Fonte: Il Mattino – Napoli

Autore: Franco Mancusi

Nell’area vulcanica napoletana e in
Toscana gli epicentri dell’attenzione. I primi progetti sperimentali,
sul finire degli anni Sessanta. Ora si passa alla fase operativa,
grazie a un piano affidato ai ricercatori dell’Osservatorio
Vesuviano, sezione dell’Istituto nazionale di Geofisica. Si comincerà
dai Campi Flegrei, successivamente sarà la volta del versante
vesuviano. Dalla febbre dei vulcani il doppio obiettivo di migliorare
i servizi di sorveglianza del territorio e sviluppare i primi
interventi di geotermia. Scavando un pozzo nel cuore del golfo
flegreo sarà possibile misurare le temperature del sottosuolo e
procedere ad un censimento preliminare del potenziale energetico in
gioco. Già effettuati sondaggi magnetici, elettrici, gravimetrici
nell’area del bradisismo. I dati comunicati nel corso di un seminario
nella sede dell’Osservatorio. Presto partiranno i lavori per la
perforazione di un pozzo lungo quattro chilometri, dalla costa di
Bagnoli proiettato verso il golfo di Pozzuoli, epicentro dei fenomeni
di bradisismo. «I dati che ci proponiamo di raccogliere saranno
preziosi per potenziare sempre più i sistemi di sorveglianza
geofisica nelle zone a più alto rischio vulcanico e sismico – spiega
il professore Giuseppe De Natale, coordinatore del “team”

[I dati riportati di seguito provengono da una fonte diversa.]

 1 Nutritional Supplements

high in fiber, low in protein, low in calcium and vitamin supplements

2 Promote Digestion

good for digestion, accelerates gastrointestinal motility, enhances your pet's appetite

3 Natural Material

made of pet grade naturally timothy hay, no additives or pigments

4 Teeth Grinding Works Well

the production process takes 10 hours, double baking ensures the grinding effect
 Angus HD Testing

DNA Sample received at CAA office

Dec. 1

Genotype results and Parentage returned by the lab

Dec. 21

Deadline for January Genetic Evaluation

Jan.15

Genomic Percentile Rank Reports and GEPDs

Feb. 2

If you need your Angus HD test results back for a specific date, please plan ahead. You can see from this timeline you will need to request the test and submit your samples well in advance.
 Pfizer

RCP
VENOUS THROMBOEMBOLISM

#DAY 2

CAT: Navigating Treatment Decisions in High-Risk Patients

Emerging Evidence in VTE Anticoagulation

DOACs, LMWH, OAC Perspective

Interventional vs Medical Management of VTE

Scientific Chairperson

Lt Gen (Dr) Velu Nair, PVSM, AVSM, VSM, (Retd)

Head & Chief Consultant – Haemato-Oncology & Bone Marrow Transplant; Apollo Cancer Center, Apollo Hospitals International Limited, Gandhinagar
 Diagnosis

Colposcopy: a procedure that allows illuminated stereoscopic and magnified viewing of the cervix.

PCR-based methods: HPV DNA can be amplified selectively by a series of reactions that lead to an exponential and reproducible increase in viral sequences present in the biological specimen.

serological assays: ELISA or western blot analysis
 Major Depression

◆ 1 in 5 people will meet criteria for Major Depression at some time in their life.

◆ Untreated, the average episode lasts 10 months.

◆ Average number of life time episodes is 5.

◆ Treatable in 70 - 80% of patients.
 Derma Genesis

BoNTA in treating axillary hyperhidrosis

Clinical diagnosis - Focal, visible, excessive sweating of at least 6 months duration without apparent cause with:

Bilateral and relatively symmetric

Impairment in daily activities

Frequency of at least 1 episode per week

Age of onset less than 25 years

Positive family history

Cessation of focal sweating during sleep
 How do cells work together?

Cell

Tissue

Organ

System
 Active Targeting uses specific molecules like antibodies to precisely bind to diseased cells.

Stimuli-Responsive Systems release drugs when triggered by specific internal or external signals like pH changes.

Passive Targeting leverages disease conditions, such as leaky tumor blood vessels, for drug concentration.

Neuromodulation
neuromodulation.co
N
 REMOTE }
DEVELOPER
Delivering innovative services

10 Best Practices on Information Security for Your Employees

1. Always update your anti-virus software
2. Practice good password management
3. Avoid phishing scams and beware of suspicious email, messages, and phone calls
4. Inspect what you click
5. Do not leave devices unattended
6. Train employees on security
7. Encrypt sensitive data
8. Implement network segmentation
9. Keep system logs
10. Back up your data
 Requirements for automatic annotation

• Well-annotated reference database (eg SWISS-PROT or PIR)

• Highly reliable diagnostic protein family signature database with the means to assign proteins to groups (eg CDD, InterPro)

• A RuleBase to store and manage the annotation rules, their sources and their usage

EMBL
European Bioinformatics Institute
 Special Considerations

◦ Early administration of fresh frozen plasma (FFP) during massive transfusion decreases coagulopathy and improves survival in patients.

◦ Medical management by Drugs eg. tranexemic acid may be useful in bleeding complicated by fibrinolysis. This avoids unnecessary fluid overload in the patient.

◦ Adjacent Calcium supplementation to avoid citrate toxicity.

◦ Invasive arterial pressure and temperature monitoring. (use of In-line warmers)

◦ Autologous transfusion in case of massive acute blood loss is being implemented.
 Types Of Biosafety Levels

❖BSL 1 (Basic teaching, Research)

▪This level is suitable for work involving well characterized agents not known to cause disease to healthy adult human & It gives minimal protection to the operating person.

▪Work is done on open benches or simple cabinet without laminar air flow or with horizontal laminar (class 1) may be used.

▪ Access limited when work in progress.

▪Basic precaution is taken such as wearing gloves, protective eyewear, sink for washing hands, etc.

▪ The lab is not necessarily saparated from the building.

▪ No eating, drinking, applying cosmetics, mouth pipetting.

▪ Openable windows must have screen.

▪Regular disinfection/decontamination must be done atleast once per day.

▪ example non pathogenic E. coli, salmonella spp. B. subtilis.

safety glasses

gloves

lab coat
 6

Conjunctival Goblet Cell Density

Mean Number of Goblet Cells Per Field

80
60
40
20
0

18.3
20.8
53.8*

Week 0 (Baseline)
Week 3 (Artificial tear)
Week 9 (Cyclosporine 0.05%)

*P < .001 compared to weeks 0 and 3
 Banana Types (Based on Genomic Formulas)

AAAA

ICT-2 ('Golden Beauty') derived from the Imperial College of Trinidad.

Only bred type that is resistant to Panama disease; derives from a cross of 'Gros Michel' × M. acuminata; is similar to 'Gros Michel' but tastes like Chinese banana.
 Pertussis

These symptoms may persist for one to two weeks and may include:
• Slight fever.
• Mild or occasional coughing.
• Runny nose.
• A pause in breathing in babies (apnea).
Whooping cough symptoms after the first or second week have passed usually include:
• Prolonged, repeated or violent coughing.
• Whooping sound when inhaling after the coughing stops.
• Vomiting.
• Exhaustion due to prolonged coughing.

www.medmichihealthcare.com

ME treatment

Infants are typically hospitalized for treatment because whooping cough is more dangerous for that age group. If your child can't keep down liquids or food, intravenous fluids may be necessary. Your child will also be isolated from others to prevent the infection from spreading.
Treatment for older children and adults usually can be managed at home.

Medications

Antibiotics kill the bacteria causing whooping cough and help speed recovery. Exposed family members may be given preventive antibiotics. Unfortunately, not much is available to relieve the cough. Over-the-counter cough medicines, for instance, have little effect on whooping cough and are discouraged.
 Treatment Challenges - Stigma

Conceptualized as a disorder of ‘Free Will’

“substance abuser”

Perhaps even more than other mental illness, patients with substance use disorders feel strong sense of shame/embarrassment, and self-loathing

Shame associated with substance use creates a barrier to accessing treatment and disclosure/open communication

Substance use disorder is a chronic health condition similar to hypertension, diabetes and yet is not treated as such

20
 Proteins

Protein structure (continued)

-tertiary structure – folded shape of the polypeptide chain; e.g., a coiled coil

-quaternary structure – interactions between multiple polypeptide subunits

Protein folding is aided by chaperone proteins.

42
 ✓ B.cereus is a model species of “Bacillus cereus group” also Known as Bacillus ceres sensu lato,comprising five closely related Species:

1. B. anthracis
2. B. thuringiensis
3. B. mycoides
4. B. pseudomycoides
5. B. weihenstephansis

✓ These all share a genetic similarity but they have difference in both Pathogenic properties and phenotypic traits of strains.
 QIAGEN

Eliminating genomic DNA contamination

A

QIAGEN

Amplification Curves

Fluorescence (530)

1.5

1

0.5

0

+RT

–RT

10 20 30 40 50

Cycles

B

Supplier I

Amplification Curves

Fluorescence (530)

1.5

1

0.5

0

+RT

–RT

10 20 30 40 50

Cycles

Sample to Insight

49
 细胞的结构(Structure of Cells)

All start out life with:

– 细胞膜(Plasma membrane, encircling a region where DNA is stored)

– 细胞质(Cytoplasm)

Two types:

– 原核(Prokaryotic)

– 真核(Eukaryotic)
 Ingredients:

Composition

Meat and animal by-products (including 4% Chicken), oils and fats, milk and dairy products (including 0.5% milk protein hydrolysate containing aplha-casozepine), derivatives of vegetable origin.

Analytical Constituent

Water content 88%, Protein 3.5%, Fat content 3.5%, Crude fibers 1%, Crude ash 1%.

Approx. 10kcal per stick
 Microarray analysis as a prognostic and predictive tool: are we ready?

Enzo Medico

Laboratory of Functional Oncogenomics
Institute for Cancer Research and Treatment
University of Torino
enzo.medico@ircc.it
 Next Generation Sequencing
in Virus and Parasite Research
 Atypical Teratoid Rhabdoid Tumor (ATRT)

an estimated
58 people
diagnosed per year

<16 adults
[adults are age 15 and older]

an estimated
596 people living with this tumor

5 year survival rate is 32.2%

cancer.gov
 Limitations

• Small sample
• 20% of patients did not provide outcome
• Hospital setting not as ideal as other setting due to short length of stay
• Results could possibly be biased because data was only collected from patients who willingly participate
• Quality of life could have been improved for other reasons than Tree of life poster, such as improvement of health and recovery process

interdisciplinare che cura il progetto – Nello stesso tempo, però, i
risultati potranno assicurare una spinta decisiva nel campo della
ricerca geotermica, di enorme interesse soprattutto per quanto
riguarda le risorse del territorio flegreo». Una soluzione almeno
parziale dei nostri problemi energetici, dunque, potrebbe arrivare
dalla febbre dei vulcani. Per la particolare dinamica, caratterizzata
da continui e lenti movimenti del suolo, i Campi Flegrei, al pari di
aree molto note come Yellowstone, Santorini, le Galapagos, sono
caratterizzati da un tipo particolare di vulcanismo, che può
generare le eruzioni più esplosive in assoluto. Il progetto Campi
Flegrei Deep Drilling Project, varato due mesi fa, coinvolge i più
importanti Istituti di ricerca internazionali. «Dovranno essere
approfondite – continua De Natale – le dinamiche dei sistemi
acquiferi flegrei, che determinano le proprietà delle rocce profonde
ed il campo delle temperature». In particolare, si studierà la
possibilità di sfruttare i cosiddetti «fluidi supercritici», cioè
a temperatura più alta, in grado di generare il maggiore rendimento
energetico per la costruzione di centrali geotermiche ad altissima
potenza. Negli anni Sessanta e Settanta, come accennato, fu avviata
una campagna, sperimentale, di ricerca nei Campi Flegrei, scavando un
pozzo nella zona di San Vito, ai confini fra Pozzuoli e l’area
termale di Lucrino. Obiettivo del piano, condotto dai tecnici
dell’Agip e dell’Enel, la possibilità di localizzare fluidi ad
altissima temperatura, per alimentare piccoli impianti di
riscaldamento industriale per serre agricole, vasche di acquicoltura,
villette residenziali. Non mancarono i risultati: le trivelle
toccarono, infatti, quota 400 gradi di temperatura al di sotto delle
falde termali. Poi, però, le difficoltà finanziarie raffreddarono
l’impresa. Gli impianti furono bloccati e progressivamente
smantellati. Ora si dovrebbe ricominciare daccapo. Con prospettive
speriamo più concrete di trasformazione delle prospettive naturali
in energia pulita alternativa del terzo millennio.